En réalité, derrière un prétendu choix technique, l’option du contrôle continu relève de positions politiques beaucoup plus profondes. Si la crise actuelle donne l’occasion au ministre de réaliser un test grandeur nature d’un tel dispositif, le projet de contrôle continu est un souhait du ministre depuis longtemps, concrétisé par la nouvelle formule du baccalauréat. Quels sont alors les enjeux politiques de ce chamboulement des modes de passation des épreuves? 

Destruction du caractère national du diplôme et inégalités de traitement

Pour répondre à cette question, il faut tout d’abord observer les impératifs auxquels répond la passation d’un diplôme national via des épreuves terminales identiques pour toutes et tous. 

Un premier élément a été rappelé à de nombreuses reprises par les enseignants et élèves durant les mobilisations contre la réforme du baccalauréat : les épreuves terminales garantissent un cadre commun d’obtention du diplôme. En effet, quel que soit l’établissement fréquenté par un élève, sa situation géographique et son prétendu « niveau », les épreuves demeurent identiques. Il s’agit d’un gage important, bien que non suffisant, d’égalité de traitement entre les élèves, puisque cela permet de « lisser » les effets liés à l’origine sociale des élèves. Avec un contrôle terminal complet, une mention obtenue par un élève issu d’un lycée de quartier populaire aura la même valeur que la même mention obtenue par un élève étudiant dans un établissement de centre-ville, puisque ces deux élèves auront planché sur le même sujet, répondant aux mêmes attentes. 

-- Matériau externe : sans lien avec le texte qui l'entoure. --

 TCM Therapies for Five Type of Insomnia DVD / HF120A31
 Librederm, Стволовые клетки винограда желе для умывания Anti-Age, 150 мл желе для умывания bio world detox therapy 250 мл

Bien que cela ne vienne pas gommer des inégalités beaucoup plus profondes entre les élèves, force est de constater qu’un tel dispositif est lui seul à même d’assurer un traitement relativement égal des élèves « en bout de chaîne ». 

En effet, lorsque chaque établissement évalue les élèves sur des sujets locaux, en fonction du « niveau » supposé des élèves, comment s’assurer d’une égalité de traitement de ces derniers? Que reste-t-il alors du caractère national du diplôme? 

Dans ces conditions, il est impossible d’assurer une égalité dans la valeur des diplômes remis. Il est plus que probable qu’un bac obtenu dans un établissement réputé comme ayant un « bon niveau » soit perçu comme ayant plus de valeur que dans un lycée classé « Réseau d’éducation prioritaire ». Chaque baccalauréat obtenu risque alors fortement de porter les stigmates de son lycée d’origine. En effet, l’introduction du contrôle continu va alors impliquer une suppression d’un étalon commun qui permettait d’évaluer les élèves à partir d’une base commune. 

En introduisant le contrôle continu pour le baccalauréat, Jean-Michel Blanquer risque donc d’aggraver les inégalités sociales reproduites par l’école, dans un pays déjà très mauvais élèves en matière d’inégalités scolaires. Combiné à la montée en puissance d’un marché de l’éducation, porté par l’idéologie libérale du libre choix du lycée par les parents, c’est une école à deux vitesses qui se dessine, avec des « bacs maisons » dont la valeur dépendra, en toute logique, de l’offre et de la demande sur un établissement.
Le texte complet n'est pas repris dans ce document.